To make pi dan sounds mysterious and inscrutable. Is that why someone once named these eggs ’One hundred Year Old Egg?’ We don’t know, but do know that the name stuck; probably because they looked and tasted so different from any other egg seen.

Lots of folks have seen them since they were first made and they have grown to adore them. You can find both the salted duck eggs and the mud covered pi dan at any large Asian market. eat them and you learn to love them.

They are generally packed in a cardboard or foam container made especially for them, six to a package, often without mud on the exterior. Some are wrapped in plastic pouches, also without the mud coating. Nowadays, most are cured in a chemical solution, eliminating the need for mud altogether.

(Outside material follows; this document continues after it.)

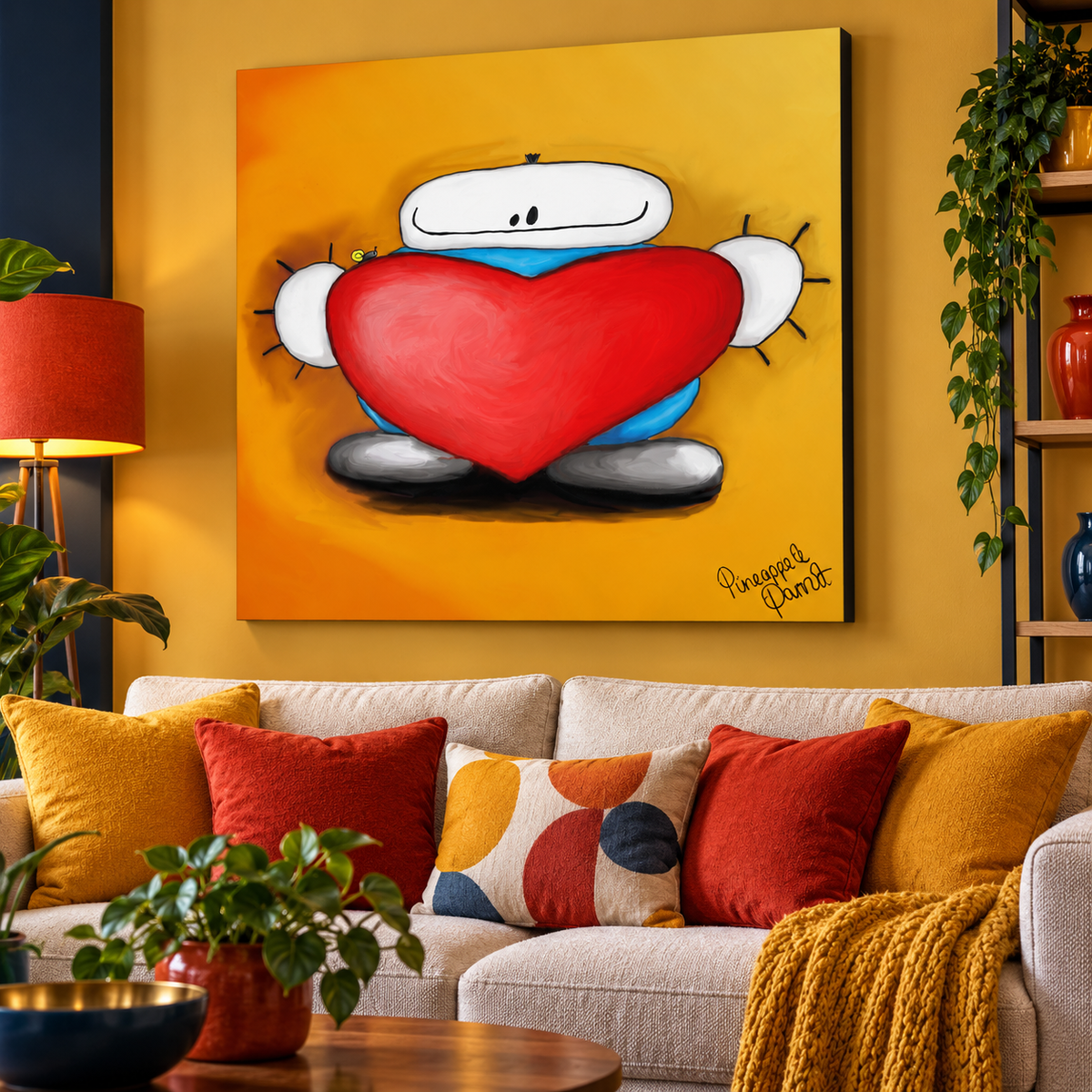 "Stevo and Friends: I Love You THIS Much!" - Square Canvas Print (Various Sizes Available)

By finding a solution to the by-products of these duck farmers, food chemists changed duck eggs into a very interesting gourmet food. They increased demand for them and a brand new industry was born! Today, pi dan is produced in China and Taiwan wherever ducks are raised.

Here are a few favorite recipes from my wife Wonona. She says you can use either the salted egg or the pi dan in any of them. She also hopes that you try every one of them. I say, that after you have, go on and be a kitchen chemist by inventing your own recipes. We both say thanks to the editor who recently made and tested these recipes. She advises they are terrific.
Steamed Pork with Salted Egg
1/2 pound ground or hand-chopped pork
1/2 teaspoon minced fresh ginger
1 teaspoon dry sherry
2 teaspoons light soy sauce
1/2 teaspoon sugar
1 teaspoon cornstarch
1 salted egg, peeled, then beaten as thoroughly as possible
1/2 teaspoon corn oil
1. Combine pork, ginger, sherry, soy sauce, sugar, and cornstarch. Mix thoroughly and form into a ball.
2. Oil an eight-inch pie pan. Roll the ball of meat in the beaten egg and place in the oiled pan and flatten the ball. Pour any extra egg mixture over the meat and steam this thirty minutes over boiling water. Cut into pieces and serve hot.
Chicken Congee with Pi Dan
4 large dried Chinese black mushrooms
1 boneless and skinless chicken breast, cut in cubes
dash of salt or to taste
2 teaspoons dry sherry
1/4 cup minced Virginia ham
1/2 cup glutinous rice
1 thirteen and three-quarter ounce can of chicken broth
4 slices fresh ginger, minced
1 pi dan, shelled and cut into six pieces
2 scallion tops, minced
1. Soak mushrooms for fifteen minutes in warm water. Drain and set the water aside. Discard the stem and cut each mushroom in six to eight pieces.
2. Mix chicken cubes with salt and sherry and steam this over boiling water for twenty minutes. Drain and reserve the liquid.
3. Combine mushrooms, ham, rice, chicken broth, ginger, and the reserved mushroom and chicken waters and bring this to the boil. Add a half-cup of water and the pi dan and reduce the heat. Simmer for one hour, them mix in the chicken pieces, sprinkle with the scallions, and serve.
Jelly Fish with Cucumbers and Pi Dan
1/2 pound package shredded jelly fish
1 or 2 cucumbers
4 Tablespoons cider vinegar
2 Tablespoons sugar
1 teaspoon salt
1 teaspoon sesame oil
4 pi dan, shelled and cut one each into six pieces
1. Soak jelly fish for one-half hour(
2. Peel cucumbers, discard seeded part and shred the same size as the jelly fish pieces.
3. Mix vinegar, sugar, salt, and sesame oil and mix with jelly fish. Add the cucumbers and the pi dan and fold gently. Serve cold.
Note: If shredded jelly fish is not available, cut whole ones into one-quarter- to one-half-inch by two inch slices and blanch for them for thirty seconds; yes, just thirty seconds. Then drain and let rest a few minutes until they are again at room or refrigerated temperature.